Oggi siamo tutti connessi in rete e, anche per noi, diventa fondamentale aggiornarci. Lavoravamo già molto nelle nostre pagine social (Facebook e Instagram), facendo promozione di eventi e manifestazioni. Nel periodo di chiusura abbiamo potenziato i canali per mantenere vivo il contatto con le persone che ci seguono. La multimedialità e gli strumenti online saranno compagni fedeli per molto tempo e continueranno ad esistere anche quando riprenderanno gli eventi in presenza e potremo riaprire. Ci siamo adeguati alle normative, ma il contingentamento porterà comunque a degli accessi minori. La digitalizzazione del nostro museo si inserisce all’interno di un progetto regionale. La regione Umbria ha confermato la necessità, in epoca Covid, di un potenziamento del multimediale all’interno delle strutture per far fronte ai minori ingressi che, ovviamente, ci saranno nei prossimi tempi. Potenziare i canali social è importante soprattutto per coloro che non potranno accedere fisicamente al museo. C’è stato un lavoro importante di tecnologizzazione ed è stato potenziato l’apparato wi-fii. Per esempio, la Madonna col Bambino e san Giovannino del Pinturicchio è stata scelta come opera da “arricchire” con la realtà aumentata, inserita all’interno del progetto finanziato dalla Regione Umbria dal titolo “Incontrarti oltre le immagini” (progetto MEU). La pandemia ci obbliga a restare chiusi, ma abbiamo pensato ad un modo nuovo per far entrare virtualmente i visitatori all’interno del museo. Oltre ad aver potenziato i canali social e aver fatto dirette live streaming, abbiamo pensato a dei virtual tour a cui il visitatore potrà partecipare comodamente da casa (il progetto sarà attivo a fine marzo).
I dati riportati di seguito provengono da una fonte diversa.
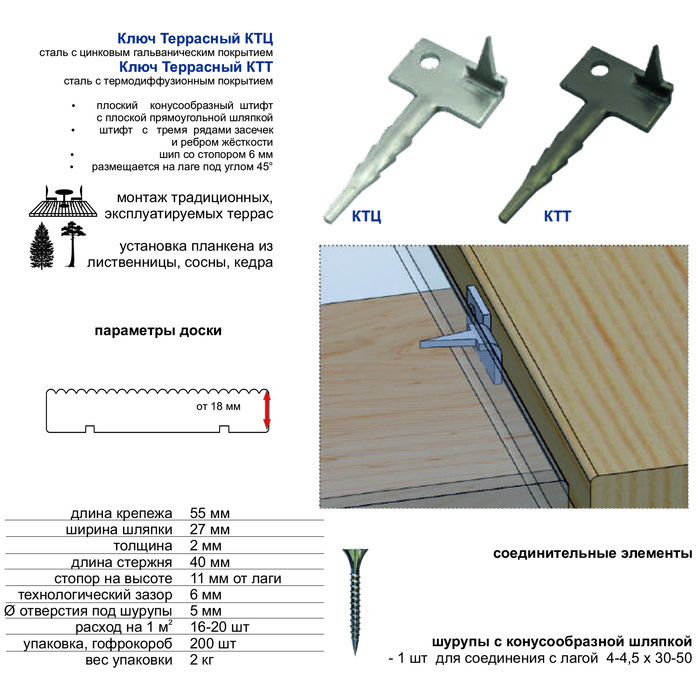 Ключ Террасный КТЦ
сталь с цинковым гальваническим покрытием
Ключ Террасный КТТ
сталь с термодиффузионным покрытием

• плоский конусообразный штифт с плоской прямоугольной шляпкой
• штифт с тремя рядами засечек и ребром жёсткости
• шип со стопором 6 мм
• размещается на лаге под углом 45°

монтаж традиционных, эксплуатируемых террас

установка планкена из лиственницы, сосны, кедра

КТЦ

КТТ

параметры доски

от 18 мм

| длина крепежа | 55 мм |
|---|---|
| ширина шляпки | 27 мм |
| толщина | 2 мм |
| длина стержня | 40 мм |
| стопор на высоте | 11 мм от лаги |
| технологический зазор | 6 мм |
| Ø отверстия под шурупы | 5 мм |
| расход на 1 м$^2$ | 16-20 шт |
| упаковка, гофрокороб | 200 шт |
| вес упаковки | 2 кг |

соединительные элементы

шурупы с конусообразной шляпкой
- 1 шт для соединения с лагой 4-4,5 х 30-50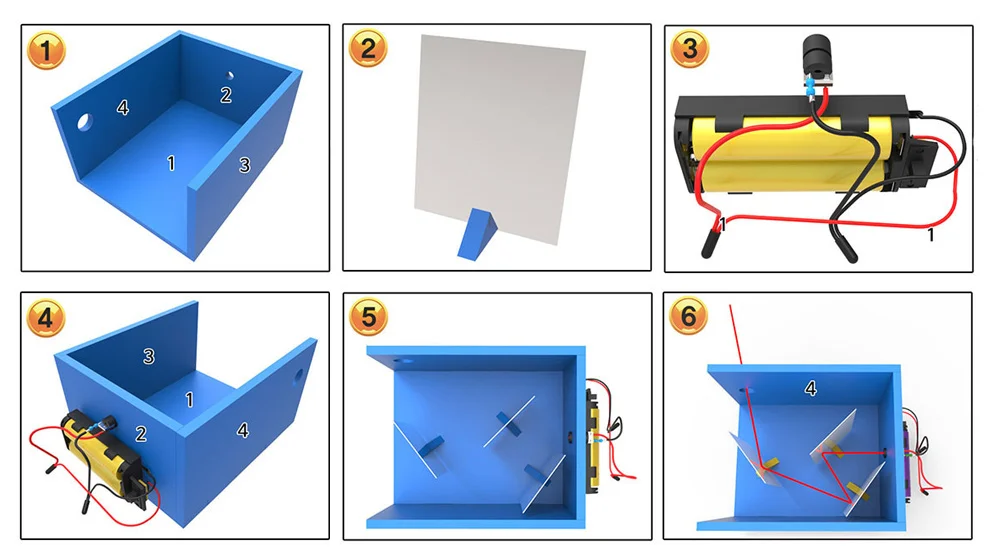 1
4
2
1
3

2

3
1
1

4
3
1
2
4

5

6
4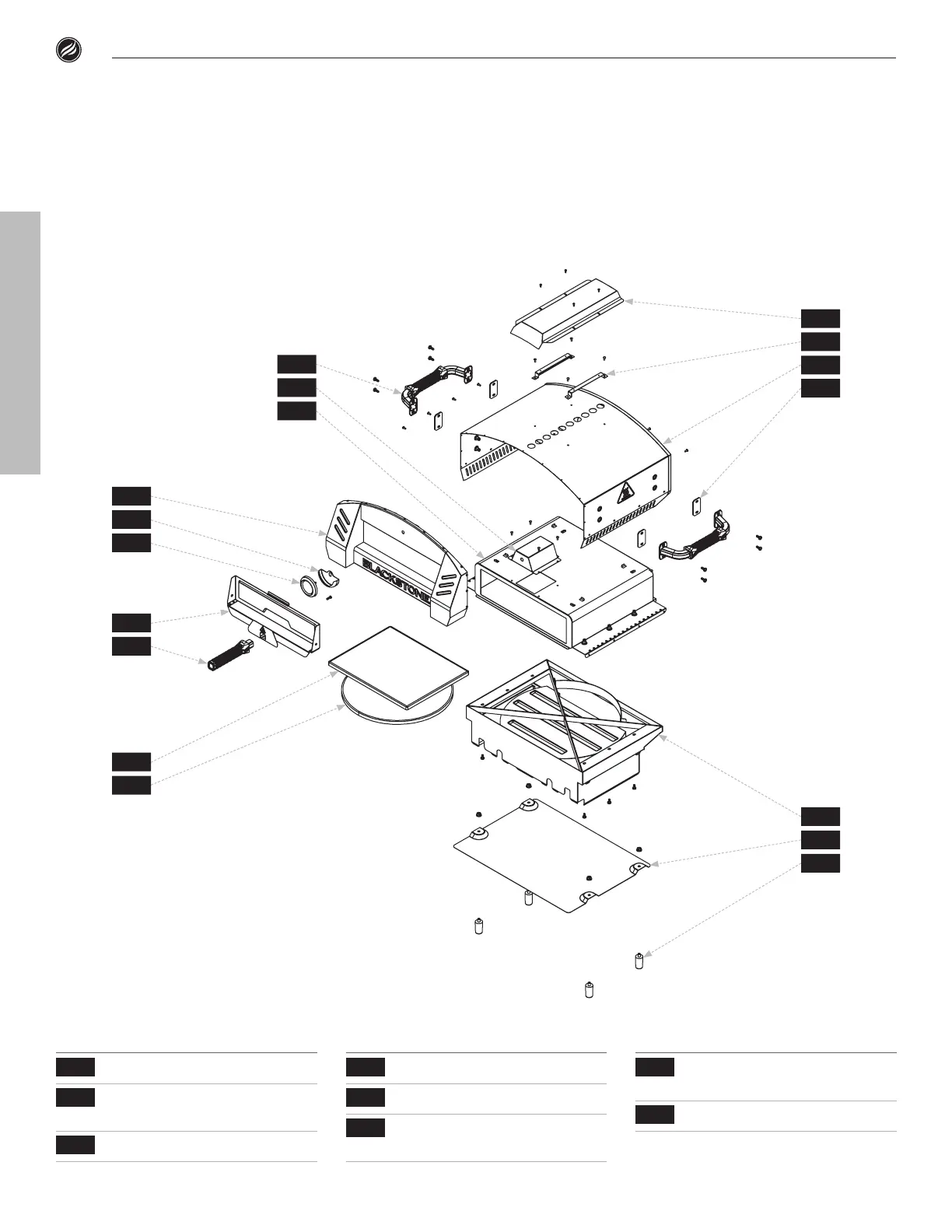 BLACKSTONE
Avete pensato a degli eventi da organizzare nei prossimi mesi?

Stiamo pensando di organizzare “Chiostri acustici tra Umbria e Toscana”. I contatti tra i vari comuni dell’Alto Tevere hanno consentito di dar vita a tre importanti iniziative, “Natale tra Umbria e Toscana”, “Pasqua tra Umbria e Toscana” e “Chiostri acustici tra Umbria e Toscana”. La scorsa estate siamo riusciti ad organizzare in presenza “Chiostri acustici tra Umbria in Toscana”: una serie di concerti che si sono svolti all’interno di suggestive ambientazioni come chiostri, piazze e musei di grande interesse storico e culturale. Dieci i comuni della vallata che hanno partecipato per un totale di undici appuntamenti, sette nei comuni dell’Alto Tevere umbro e tre nella regione Toscana con grande consenso di pubblico. Speriamo di poter organizzare questo importante evento anche questa estate,  data anche la grande partecipazione dello scorso anno e la voglia delle persone di partecipare attivamente agli eventi culturali promossi dai comuni e dalle associazioni del territorio.